Huo continues her work in land surface modeling as a postdoc at the University of Utah, an environment that provides ample inspiration for future research questions. One major question she ponders is how land surface models can be enhanced to improve the accuracy of snow simulations over high mountains in the Western US, benefiting GPP and runoff simulations in this region.
Globally, she wonders, “What are the trends of terrestrial carbon fluxes in the future? Especially the net carbon fluxes from land as input to the atmosphere.”
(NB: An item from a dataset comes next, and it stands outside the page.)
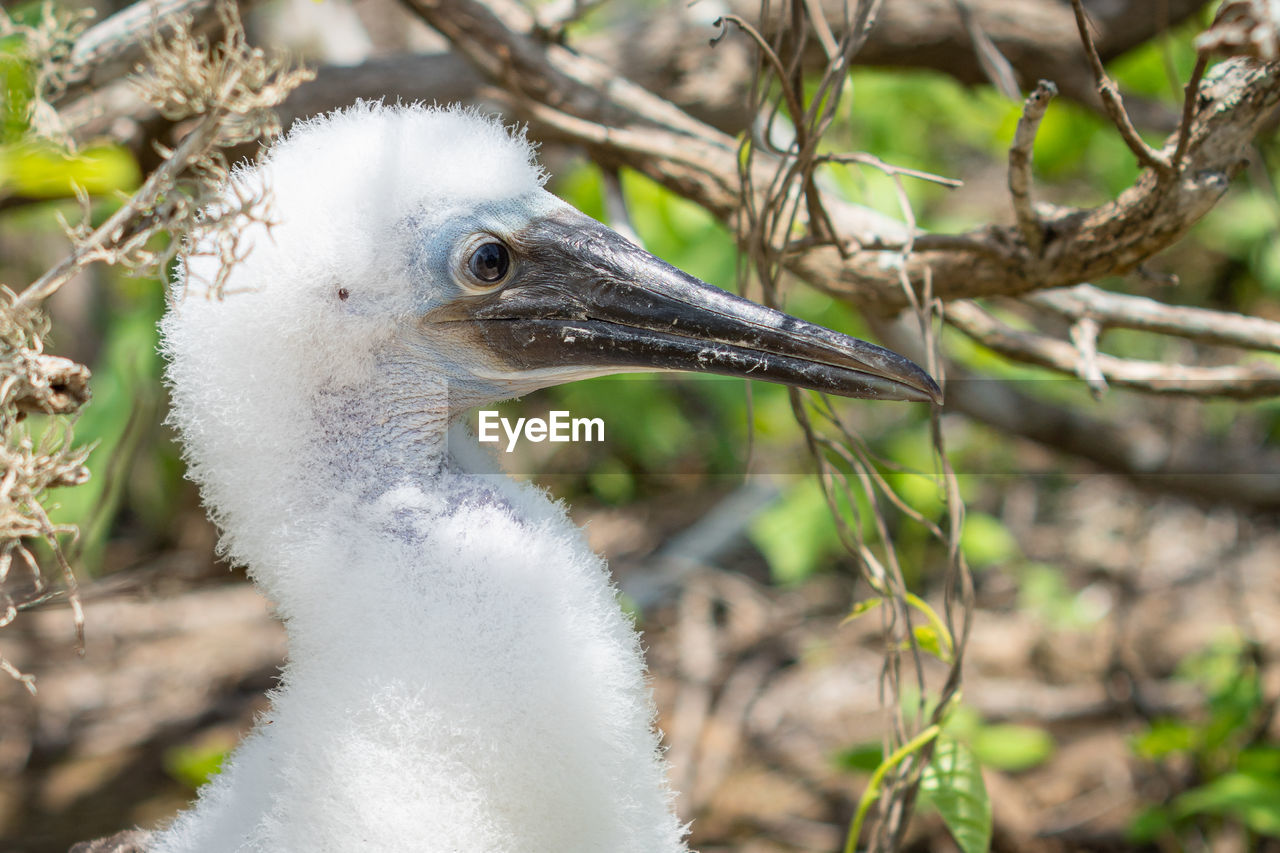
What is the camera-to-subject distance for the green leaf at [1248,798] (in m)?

Addressing these questions will require international collaboration among a new generation of scientists, akin to those who developed the current suite of land surface models a generation ago. Huo will surely relish the opportunity to contribute.
References
Huo, X., A. M. Fox, H. Dashti, C. Devine, W. Gallery, W. K. Smith, B. Raczka, J. L. Anderson, A. Rogers, D. J. P. Moore, 2024: Integrating State Data Assimilation and Innovative Model Parameterization Reduces Simulated Carbon Uptake in the Arctic and Boreal Region. JGR Biosciences, 129, e2024JG008004, doi.org/10.1029/2024JG008004.
Rogers, A., S. P. Serbin, K. S. Ely, and S. D. Wullschleger, 2019: Terrestrial biosphere models may overestimate Arctic CO2 assimilation if they do not account for decreased quantum yield and convexity at low temperature. New Phytologist, 223, 167–179, doi.org/10.1111/nph.15750.